Estampillé d’un sous-titre qui courtise le roman de gare (Secrets de Roy !), ce second opus de la collection « La Chambre des rois » du label Château de Versailles Spectacles se consacre à un recueil majeur du répertoire pour viole sous Louis XV : les pièces de François Couperin publiées en 1728. Alors que le récent album de Claire Gautrot et Marouan Mankar-Bennis (L’Encelade) réduisait l’accompagnement au seul clavecin, Mathilde Vialle s’entoure ici d’un opulent continuo, capable de sertir son jeu particulièrement intense. Encore renforcé par une captation charnue et flagrante. Le Prélude donne le ton d’une interprétation dense, scrutée, sculptée dans le bronze, où les silences ne font qu’exacerber le sentiment. Un regard dilaté à la belladone sonde ce parcours où le reflux de la mesure 37 (3’31) semble prendre congé, moins à regret que comme la promesse d’une étreinte dont on fantasme l’assouvissement. Même la Sarabande, délicatement escortée par Thibaut Roussel, ne laisse rien faiblir. Allemande et Courante auront entretemps confirmé la tumescence d’un propos où la partenaire (Louise Bouedo-Mallet) damasquine en toute sa part. Images fortes, dignes d’un rite nuptial où les bustes se plaisent infiniment, comme dans les bals de Madame de La Fayette. Mystère translucide, dirait Michel Chaillou ?
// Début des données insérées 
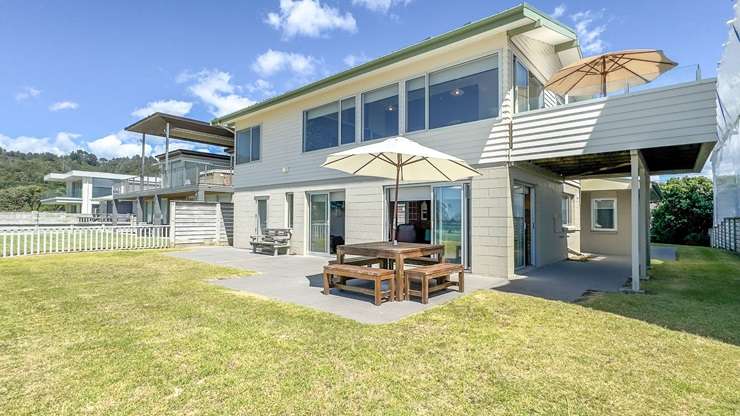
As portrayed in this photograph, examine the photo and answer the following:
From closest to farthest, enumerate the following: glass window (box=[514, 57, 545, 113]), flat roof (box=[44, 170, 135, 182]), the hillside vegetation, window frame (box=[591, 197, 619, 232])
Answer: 1. glass window (box=[514, 57, 545, 113])
2. window frame (box=[591, 197, 619, 232])
3. flat roof (box=[44, 170, 135, 182])
4. the hillside vegetation

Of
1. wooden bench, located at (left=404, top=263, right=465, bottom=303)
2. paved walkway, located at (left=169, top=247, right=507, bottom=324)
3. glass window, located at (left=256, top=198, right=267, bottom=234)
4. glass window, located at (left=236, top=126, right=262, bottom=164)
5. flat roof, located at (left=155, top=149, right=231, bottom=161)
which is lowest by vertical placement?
paved walkway, located at (left=169, top=247, right=507, bottom=324)

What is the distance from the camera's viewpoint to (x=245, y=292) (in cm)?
573

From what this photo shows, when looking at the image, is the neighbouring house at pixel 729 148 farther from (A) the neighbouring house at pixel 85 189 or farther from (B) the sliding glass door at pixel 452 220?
(A) the neighbouring house at pixel 85 189

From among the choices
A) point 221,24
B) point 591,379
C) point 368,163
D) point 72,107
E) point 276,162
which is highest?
point 72,107

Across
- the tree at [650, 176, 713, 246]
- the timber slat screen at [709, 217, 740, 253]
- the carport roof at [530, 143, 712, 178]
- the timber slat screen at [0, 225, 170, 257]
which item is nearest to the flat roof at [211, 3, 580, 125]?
the carport roof at [530, 143, 712, 178]

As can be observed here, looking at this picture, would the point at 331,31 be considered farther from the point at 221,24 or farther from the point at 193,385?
the point at 193,385

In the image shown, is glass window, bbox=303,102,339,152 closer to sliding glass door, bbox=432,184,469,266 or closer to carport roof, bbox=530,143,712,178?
sliding glass door, bbox=432,184,469,266

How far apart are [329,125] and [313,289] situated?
19.5 feet

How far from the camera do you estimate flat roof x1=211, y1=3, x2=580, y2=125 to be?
21.5 ft

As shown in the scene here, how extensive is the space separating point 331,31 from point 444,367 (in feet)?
51.0

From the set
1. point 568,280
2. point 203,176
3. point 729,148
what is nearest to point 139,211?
point 203,176

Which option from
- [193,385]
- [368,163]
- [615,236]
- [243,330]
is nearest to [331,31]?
[368,163]

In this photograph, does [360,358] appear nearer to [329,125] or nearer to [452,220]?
[452,220]

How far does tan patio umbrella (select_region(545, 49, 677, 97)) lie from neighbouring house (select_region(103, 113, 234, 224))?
14.5 metres
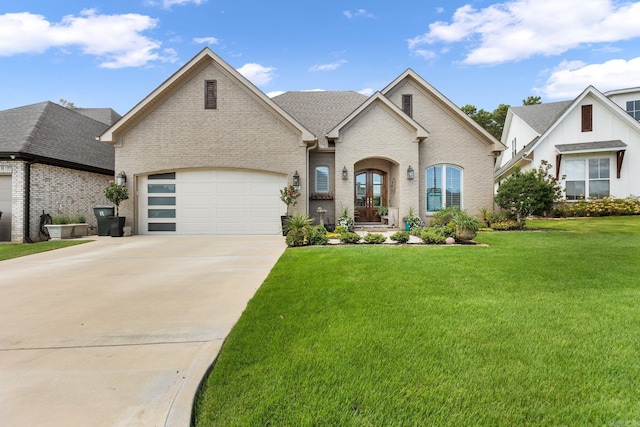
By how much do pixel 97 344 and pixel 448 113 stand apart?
579 inches

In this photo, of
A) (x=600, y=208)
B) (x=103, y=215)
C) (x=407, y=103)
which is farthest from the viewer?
(x=600, y=208)

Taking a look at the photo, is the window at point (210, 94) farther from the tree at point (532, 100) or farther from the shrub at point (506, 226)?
the tree at point (532, 100)

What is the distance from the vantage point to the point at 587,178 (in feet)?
53.5

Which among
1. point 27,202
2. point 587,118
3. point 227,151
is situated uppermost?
point 587,118

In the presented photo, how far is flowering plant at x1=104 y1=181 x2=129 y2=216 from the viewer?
11.8 meters

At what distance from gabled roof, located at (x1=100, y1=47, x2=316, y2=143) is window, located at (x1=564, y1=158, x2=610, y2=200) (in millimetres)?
14030

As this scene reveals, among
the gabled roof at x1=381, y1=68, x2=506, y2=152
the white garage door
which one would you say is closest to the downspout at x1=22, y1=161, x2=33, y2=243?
the white garage door

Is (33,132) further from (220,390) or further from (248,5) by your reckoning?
(220,390)

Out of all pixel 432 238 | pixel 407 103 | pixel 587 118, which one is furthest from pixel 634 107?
pixel 432 238

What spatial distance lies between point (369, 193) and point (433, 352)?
13.0m

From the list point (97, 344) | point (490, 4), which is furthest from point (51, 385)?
point (490, 4)

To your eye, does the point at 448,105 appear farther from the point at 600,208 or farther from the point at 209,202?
the point at 209,202

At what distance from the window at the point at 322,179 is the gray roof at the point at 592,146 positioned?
40.5 ft

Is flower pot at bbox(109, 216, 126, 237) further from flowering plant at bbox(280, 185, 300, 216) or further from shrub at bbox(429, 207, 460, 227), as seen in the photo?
shrub at bbox(429, 207, 460, 227)
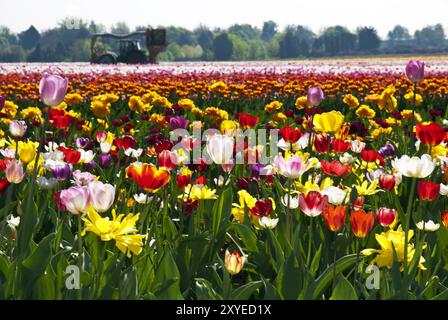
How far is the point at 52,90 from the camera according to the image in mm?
1937

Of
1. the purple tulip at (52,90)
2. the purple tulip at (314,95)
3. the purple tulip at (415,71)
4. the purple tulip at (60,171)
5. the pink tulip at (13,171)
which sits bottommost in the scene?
the purple tulip at (60,171)

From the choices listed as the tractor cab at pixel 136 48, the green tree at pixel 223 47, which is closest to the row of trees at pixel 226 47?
the green tree at pixel 223 47

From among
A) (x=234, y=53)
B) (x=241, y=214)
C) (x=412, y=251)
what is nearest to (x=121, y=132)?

Jusque-là, la virile charpente d’un phrasé prompt à havir nous a peu préparés au legato dont la soliste chamoise la Gavotte, lissant la surface mais aussi répondant au gracieusement par un archet qui révèle enfin sa subtilité voire son intériorité. Sans renier ses appas. Le même modelé domine la projection de la Gigue, où la gambiste principale subsume le relief à l’élan du rythme ternaire, pour un influx qui enivre sans froncer, humecté par un Thibaut Roussel qui peaufine le détail (la conclusion à 0’27 juste avant la reprise). Le premier cahier se referme sur une Passacaille où triomphe notre équipe : le sommet du CD, et un des plus émoustillants moments de viole qu’on ait entendu ces derniers temps. L’ornementation jubilatoire, le zèle altier, l’articulation éclatante nous offrent une de ces parades ! En contraste, la section au relatif mineur pèse son lot de sensations, progressant vers des accents au forceps : écoutez vitupérer les deux violes, raclées à l’os (3’10-), 18 mesures avant le retour à la tonique majeure qui resplendit alors, comme purgée par ce coup de théâtre.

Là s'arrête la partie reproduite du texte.